Des chercheurs ont découvert que, lorsque le taux plasmatique de vitamine C est bas, la concentration d’histamine dans le sang augmente de façon exponentielle. Un apport équilibré en vitamine C se situe habituellement entre 0,5 et 1,5 mg pour 100 ml.[25] Si le taux d’acide ascorbique tombe toutefois sous 0,7 mg pour 100 ml, on observe une augmentation hautement significative du taux d’histamine sanguin, qui favorise les allergies.[26]
Une étude de l’université d’Erlangen a par ailleurs montré que l’apport en vitamine C a une influence essentielle sur la concentration sérique d’histamine. Dans cette étude, une dose élevée de vitamine C a été administrée par voie intraveineuse à des patients souffrant d’allergies ainsi qu’à des patients atteints de maladies infectieuses, et une diminution significative de la concentration d’histamine a ensuite été constatée. Chez les patients atteints de maladies allergiques, cette diminution était même plus importante que chez les patients atteints de maladies infectieuses.[28]
Vitamine D – la vitamine du soleil
Pour que le système immunitaire puisse fonctionner pleinement, un apport suffisant en vitamine D3 et en zinc dans le corps est également essentiel.
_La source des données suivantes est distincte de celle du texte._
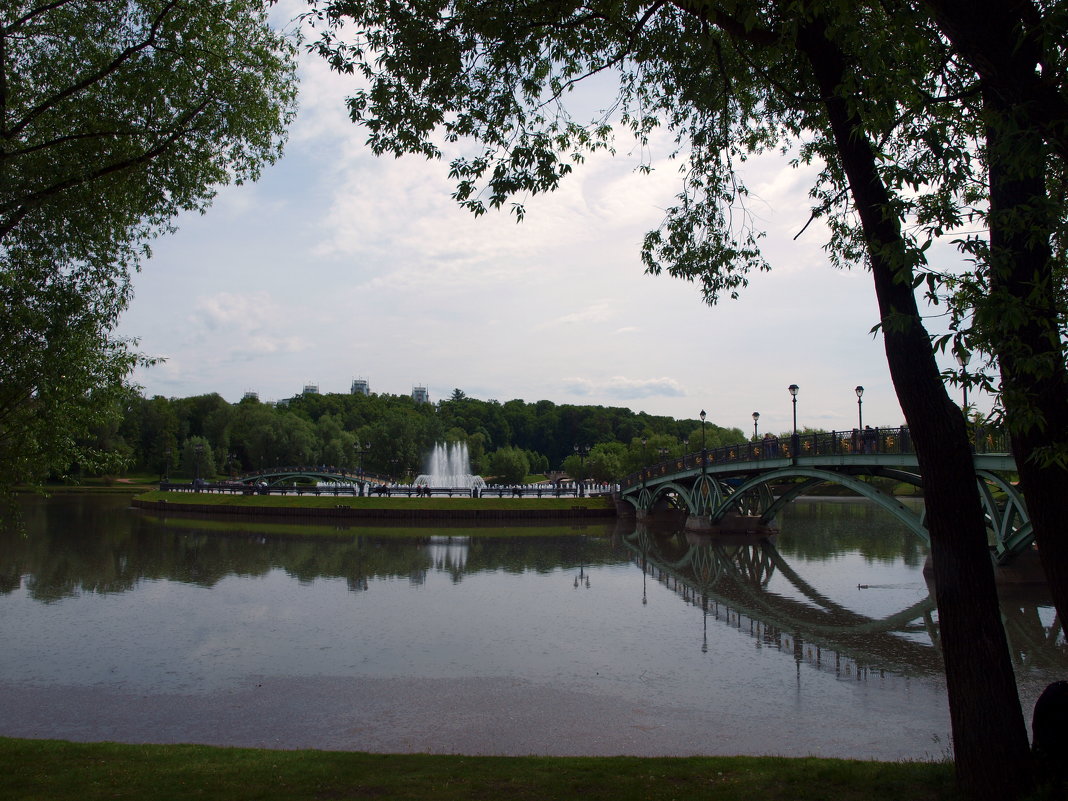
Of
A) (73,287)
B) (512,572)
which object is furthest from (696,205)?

Nos cellules immunitaires humaines (lymphocytes B, lymphocytes T et cellules présentatrices d’antigènes) possèdent toutes des récepteurs à la vitamine D3. Ce n’est donc pas pour rien que la vitamine D peut influencer l’adaptation innée de notre réponse immunitaire.
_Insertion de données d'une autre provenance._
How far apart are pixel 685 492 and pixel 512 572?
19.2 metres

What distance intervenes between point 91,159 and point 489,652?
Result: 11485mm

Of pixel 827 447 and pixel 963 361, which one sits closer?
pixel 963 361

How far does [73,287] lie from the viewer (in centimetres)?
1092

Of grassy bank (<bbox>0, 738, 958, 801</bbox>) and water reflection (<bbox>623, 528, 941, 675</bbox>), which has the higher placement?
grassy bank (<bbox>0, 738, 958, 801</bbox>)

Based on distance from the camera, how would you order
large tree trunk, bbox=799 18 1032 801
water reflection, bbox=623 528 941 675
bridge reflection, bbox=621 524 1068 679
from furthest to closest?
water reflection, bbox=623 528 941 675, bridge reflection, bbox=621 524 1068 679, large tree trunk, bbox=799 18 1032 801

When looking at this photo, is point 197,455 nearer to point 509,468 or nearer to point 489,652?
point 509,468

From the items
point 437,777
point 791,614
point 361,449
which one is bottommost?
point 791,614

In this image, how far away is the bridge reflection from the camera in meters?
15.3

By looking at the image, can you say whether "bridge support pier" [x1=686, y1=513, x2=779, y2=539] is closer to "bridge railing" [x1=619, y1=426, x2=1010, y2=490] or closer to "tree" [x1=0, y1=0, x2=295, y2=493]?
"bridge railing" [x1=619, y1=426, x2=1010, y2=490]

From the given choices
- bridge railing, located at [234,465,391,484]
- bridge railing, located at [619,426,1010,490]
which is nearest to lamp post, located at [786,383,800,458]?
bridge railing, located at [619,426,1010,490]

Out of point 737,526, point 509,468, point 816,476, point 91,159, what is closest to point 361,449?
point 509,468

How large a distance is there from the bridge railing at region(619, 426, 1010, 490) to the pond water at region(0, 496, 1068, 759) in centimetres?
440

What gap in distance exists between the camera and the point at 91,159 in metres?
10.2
Une carence en vitamine D est associée à une auto-immunité accrue et à une plus grande sensibilité aux infections.[29][30] Même si les avis divergent entre les instances officielles et les médecins, il est établi [31] que le rayonnement UV-B est trop faible en hiver pour que l’organisme puisse produire lui-même suffisamment de cette vitamine.
Les personnes atteintes de maladies chroniques, par exemple du foie, des reins et du tube digestif, présentent un risque particulièrement élevé de carence en vitamine D. Les personnes qui passent peu de temps au soleil, qui se couvrent ou se voilent la peau, ou qui ont un type de peau plus foncé, présentent elles aussi un risque accru de carence. C’est pourquoi les experts recommandent de maintenir constamment les réserves de vitamine D ou, en cas de carence, de les reconstituer rapidement et efficacement.
L’oligoélément zinc
Le système immunitaire est en outre influencé par l’oligoélément essentiel qu’est le zinc . La relation entre le zinc et le système immunitaire est complexe, car il existe différents types d’influences. Le zinc agit d’une part comme cofacteur important dans plus de 300 enzymes, qui influencent différentes fonctions organiques, dont le système immunitaire.
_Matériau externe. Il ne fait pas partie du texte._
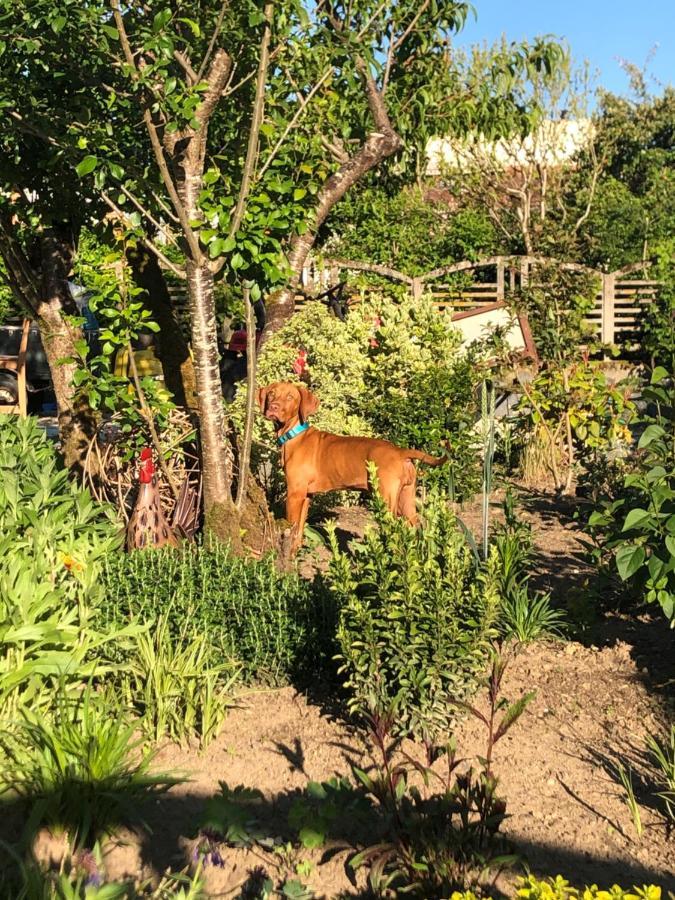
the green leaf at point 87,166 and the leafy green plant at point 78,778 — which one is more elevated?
the green leaf at point 87,166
Une carence en zinc peut donc fortement altérer la résistance du système immunitaire. Même une carence légère peut déjà influencer le système immunitaire, raison pour laquelle un apport accru en zinc est recommandé en cas de carence.[32][33][34][35] La composition de l’alimentation, l’âge ainsi que l’état de santé influencent la résorption du zinc, si bien qu’on ne peut pas dire de manière générale s’il y a carence. Des ongles cassants avec des taches blanches et des stries sont par exemple un indice fort de carence.[36] Il convient néanmoins de consulter d’abord un médecin en cas de suspicion de carence.